• [YOUR INSTRUCTIONS] Please copy out all lines of the entries that contain the word "Zealand".

• [AVAILABLE DATA]
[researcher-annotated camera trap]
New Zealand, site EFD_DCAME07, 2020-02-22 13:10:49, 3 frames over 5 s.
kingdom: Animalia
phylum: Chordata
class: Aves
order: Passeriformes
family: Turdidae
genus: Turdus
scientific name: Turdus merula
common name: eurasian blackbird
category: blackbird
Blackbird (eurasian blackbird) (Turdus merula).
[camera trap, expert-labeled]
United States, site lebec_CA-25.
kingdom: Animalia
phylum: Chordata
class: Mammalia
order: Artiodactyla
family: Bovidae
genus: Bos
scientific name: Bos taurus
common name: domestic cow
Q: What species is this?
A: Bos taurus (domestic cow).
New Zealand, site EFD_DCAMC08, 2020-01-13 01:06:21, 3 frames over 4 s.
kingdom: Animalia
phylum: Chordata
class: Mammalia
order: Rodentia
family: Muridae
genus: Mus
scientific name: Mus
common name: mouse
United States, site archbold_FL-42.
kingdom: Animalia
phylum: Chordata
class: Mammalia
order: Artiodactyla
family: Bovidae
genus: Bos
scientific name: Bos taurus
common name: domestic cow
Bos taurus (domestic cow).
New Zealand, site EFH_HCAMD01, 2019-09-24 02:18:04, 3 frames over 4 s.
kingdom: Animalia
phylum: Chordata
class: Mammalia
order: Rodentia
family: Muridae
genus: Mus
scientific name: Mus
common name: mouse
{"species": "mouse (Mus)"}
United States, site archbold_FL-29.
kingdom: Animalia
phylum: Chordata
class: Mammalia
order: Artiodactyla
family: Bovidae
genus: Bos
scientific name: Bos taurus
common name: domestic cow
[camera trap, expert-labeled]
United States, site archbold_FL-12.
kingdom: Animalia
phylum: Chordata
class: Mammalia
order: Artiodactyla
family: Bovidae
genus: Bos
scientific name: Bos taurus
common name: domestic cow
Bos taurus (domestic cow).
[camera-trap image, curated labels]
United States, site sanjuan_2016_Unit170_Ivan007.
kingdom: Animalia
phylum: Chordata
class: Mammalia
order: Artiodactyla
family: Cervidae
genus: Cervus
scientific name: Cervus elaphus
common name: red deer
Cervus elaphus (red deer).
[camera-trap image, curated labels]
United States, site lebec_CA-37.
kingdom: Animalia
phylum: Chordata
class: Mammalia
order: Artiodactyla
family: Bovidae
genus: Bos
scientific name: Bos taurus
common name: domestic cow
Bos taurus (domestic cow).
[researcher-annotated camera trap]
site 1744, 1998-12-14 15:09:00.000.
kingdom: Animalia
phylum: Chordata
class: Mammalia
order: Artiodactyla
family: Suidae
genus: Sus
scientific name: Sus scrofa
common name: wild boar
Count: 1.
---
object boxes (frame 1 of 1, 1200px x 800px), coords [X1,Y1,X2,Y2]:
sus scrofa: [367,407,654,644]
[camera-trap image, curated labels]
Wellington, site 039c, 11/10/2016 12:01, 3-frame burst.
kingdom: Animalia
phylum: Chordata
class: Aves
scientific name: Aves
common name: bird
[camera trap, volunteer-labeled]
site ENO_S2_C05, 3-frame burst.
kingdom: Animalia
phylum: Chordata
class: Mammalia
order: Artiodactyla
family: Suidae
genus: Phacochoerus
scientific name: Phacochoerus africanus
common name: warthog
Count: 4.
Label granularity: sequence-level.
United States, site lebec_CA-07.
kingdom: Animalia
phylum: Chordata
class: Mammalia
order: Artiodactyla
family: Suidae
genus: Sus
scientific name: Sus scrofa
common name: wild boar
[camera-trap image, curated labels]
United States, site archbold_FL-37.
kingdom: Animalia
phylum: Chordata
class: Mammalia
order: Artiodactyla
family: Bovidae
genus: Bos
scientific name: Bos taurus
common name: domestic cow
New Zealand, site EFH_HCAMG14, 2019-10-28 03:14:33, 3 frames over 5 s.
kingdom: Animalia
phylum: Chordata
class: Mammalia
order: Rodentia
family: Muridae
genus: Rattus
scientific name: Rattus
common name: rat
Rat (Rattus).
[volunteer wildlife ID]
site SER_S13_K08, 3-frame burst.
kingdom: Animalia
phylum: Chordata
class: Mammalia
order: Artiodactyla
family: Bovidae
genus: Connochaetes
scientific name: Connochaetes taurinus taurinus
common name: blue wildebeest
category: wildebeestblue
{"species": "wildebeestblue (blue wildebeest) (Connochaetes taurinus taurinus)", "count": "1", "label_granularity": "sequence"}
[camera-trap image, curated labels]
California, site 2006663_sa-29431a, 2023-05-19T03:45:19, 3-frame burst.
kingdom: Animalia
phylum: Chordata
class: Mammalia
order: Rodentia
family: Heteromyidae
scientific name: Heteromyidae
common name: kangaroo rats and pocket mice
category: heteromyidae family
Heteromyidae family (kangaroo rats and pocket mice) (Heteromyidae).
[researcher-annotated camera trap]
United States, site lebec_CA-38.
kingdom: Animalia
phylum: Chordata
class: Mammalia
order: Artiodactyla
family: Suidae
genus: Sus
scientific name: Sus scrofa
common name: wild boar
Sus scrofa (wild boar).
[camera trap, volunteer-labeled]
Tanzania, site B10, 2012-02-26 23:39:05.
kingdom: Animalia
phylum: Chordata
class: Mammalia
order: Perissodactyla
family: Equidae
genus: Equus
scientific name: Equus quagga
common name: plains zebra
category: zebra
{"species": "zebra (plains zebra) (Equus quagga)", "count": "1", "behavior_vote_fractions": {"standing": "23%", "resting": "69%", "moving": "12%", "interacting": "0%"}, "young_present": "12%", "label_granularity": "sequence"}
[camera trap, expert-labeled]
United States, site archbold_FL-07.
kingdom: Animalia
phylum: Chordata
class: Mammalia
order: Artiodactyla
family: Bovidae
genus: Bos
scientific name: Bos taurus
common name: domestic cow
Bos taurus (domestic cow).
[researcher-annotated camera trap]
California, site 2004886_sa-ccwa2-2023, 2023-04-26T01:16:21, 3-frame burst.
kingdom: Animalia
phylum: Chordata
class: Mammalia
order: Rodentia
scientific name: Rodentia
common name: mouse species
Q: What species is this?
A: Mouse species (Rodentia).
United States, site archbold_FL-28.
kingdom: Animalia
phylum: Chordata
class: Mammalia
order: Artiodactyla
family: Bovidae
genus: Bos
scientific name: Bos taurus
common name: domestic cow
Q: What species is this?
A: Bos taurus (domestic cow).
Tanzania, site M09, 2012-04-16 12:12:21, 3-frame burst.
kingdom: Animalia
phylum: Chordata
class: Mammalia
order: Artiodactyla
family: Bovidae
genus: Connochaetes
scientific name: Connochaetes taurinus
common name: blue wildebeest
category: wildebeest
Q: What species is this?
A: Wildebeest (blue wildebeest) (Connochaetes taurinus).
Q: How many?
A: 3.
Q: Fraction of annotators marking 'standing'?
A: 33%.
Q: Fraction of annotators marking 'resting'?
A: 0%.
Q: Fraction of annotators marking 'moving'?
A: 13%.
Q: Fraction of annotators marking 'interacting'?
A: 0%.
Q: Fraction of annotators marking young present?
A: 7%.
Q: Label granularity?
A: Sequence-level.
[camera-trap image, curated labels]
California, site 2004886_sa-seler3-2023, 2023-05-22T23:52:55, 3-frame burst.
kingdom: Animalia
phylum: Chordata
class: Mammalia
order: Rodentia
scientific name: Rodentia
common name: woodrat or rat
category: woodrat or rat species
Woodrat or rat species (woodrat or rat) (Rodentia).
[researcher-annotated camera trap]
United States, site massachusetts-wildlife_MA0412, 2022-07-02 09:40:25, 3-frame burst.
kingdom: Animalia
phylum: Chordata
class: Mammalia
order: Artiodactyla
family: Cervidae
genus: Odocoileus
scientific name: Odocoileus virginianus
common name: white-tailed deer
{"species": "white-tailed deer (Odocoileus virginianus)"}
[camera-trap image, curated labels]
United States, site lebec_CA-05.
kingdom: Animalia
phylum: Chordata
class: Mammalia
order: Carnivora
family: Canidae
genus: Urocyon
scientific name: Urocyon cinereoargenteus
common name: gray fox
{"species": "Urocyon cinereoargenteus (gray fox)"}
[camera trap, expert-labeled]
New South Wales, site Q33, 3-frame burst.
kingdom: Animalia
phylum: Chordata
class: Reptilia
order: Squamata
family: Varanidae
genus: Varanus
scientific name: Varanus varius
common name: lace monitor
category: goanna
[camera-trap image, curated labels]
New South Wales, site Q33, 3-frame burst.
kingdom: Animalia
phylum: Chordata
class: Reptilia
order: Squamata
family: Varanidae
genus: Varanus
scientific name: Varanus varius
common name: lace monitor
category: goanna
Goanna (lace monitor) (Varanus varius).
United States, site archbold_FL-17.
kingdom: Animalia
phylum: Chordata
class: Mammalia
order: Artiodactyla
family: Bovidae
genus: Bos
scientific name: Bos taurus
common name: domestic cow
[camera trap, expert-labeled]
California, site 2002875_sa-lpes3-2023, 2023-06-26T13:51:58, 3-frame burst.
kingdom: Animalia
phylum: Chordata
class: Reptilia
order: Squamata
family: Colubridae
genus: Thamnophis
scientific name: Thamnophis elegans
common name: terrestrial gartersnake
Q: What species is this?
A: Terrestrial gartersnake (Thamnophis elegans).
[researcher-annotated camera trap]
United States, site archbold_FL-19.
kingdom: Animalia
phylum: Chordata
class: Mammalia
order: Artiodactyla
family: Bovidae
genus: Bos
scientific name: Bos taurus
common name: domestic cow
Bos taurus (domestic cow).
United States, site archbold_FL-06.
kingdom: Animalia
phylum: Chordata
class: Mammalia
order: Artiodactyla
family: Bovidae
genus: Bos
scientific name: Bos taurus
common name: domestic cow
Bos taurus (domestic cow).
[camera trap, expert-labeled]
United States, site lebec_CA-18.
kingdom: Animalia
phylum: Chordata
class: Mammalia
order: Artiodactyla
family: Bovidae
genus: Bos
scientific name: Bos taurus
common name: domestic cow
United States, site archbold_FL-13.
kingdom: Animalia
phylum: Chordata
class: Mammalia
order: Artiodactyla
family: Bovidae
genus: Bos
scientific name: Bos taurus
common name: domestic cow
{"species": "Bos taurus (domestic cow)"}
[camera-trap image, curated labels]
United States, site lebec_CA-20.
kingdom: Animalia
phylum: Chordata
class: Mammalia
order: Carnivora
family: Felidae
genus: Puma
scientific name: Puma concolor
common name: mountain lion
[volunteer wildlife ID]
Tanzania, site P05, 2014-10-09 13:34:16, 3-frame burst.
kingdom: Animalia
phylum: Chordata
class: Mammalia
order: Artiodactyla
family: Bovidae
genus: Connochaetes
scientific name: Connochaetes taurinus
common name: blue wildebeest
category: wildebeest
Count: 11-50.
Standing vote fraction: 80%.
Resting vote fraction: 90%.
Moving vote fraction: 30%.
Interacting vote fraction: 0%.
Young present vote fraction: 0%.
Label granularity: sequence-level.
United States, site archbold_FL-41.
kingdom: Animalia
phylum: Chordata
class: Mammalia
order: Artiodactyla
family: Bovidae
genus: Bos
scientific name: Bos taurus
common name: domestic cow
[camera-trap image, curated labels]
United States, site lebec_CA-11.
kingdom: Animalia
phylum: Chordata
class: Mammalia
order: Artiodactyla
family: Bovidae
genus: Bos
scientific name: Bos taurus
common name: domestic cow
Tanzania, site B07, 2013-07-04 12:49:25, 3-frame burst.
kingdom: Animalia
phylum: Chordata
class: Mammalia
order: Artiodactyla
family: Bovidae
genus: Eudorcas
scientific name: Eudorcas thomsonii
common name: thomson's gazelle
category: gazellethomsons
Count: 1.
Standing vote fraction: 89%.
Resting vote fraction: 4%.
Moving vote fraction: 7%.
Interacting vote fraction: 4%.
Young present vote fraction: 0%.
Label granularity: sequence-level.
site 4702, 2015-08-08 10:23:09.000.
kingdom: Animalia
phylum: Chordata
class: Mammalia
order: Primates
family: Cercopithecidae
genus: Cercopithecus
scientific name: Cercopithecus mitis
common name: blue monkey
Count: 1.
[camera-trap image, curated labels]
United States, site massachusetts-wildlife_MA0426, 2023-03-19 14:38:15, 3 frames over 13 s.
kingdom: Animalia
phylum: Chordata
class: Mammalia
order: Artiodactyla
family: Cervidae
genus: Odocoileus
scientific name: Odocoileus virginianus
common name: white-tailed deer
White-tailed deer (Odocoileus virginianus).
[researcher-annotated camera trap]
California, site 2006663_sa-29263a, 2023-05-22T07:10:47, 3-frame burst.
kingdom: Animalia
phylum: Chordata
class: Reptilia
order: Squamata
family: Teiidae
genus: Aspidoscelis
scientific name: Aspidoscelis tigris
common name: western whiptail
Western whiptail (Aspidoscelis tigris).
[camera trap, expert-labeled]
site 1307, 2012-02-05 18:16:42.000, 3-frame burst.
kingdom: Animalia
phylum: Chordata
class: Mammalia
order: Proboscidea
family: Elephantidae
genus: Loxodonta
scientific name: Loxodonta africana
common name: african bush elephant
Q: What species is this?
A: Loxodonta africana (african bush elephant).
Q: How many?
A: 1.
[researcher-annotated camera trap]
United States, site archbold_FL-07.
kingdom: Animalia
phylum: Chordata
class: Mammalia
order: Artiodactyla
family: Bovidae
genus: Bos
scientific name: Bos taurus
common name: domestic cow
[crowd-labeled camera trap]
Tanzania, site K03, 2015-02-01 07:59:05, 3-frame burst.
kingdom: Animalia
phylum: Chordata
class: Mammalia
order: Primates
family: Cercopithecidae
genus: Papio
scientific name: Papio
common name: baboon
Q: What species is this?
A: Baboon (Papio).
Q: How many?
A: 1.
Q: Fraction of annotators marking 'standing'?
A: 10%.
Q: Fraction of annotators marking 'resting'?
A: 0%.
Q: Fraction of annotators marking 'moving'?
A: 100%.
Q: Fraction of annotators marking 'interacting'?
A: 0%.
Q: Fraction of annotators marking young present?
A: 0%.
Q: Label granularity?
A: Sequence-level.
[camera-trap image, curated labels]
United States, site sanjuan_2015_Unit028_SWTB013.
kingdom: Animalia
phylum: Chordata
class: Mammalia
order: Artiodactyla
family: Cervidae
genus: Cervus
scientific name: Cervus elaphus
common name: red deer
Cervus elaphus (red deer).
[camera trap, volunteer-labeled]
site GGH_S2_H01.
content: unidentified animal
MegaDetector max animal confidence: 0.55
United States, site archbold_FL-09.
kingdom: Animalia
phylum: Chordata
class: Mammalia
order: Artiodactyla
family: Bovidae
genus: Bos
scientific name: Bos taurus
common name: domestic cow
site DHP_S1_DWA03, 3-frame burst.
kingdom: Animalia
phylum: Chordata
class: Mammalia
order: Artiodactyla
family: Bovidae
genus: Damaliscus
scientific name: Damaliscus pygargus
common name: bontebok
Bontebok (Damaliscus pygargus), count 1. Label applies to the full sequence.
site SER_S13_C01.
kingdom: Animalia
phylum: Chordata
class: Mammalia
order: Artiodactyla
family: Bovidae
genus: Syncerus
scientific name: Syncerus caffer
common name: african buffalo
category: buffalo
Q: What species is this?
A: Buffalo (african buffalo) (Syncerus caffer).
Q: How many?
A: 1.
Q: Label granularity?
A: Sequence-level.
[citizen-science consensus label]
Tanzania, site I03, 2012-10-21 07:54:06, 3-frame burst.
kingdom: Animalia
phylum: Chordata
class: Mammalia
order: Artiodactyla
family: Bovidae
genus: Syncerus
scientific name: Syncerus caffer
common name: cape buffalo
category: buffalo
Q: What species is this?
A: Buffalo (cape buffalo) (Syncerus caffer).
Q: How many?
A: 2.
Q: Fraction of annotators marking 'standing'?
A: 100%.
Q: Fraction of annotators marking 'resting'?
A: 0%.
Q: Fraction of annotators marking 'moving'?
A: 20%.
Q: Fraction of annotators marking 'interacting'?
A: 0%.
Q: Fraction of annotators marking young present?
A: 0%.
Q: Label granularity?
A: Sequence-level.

• [RESULT OF THE EXERCISE]
New Zealand, site EFD_DCAME07, 2020-02-22 13:10:49, 3 frames over 5 s.
New Zealand, site EFD_DCAMC08, 2020-01-13 01:06:21, 3 frames over 4 s.
New Zealand, site EFH_HCAMD01, 2019-09-24 02:18:04, 3 frames over 4 s.
New Zealand, site EFH_HCAMG14, 2019-10-28 03:14:33, 3 frames over 5 s.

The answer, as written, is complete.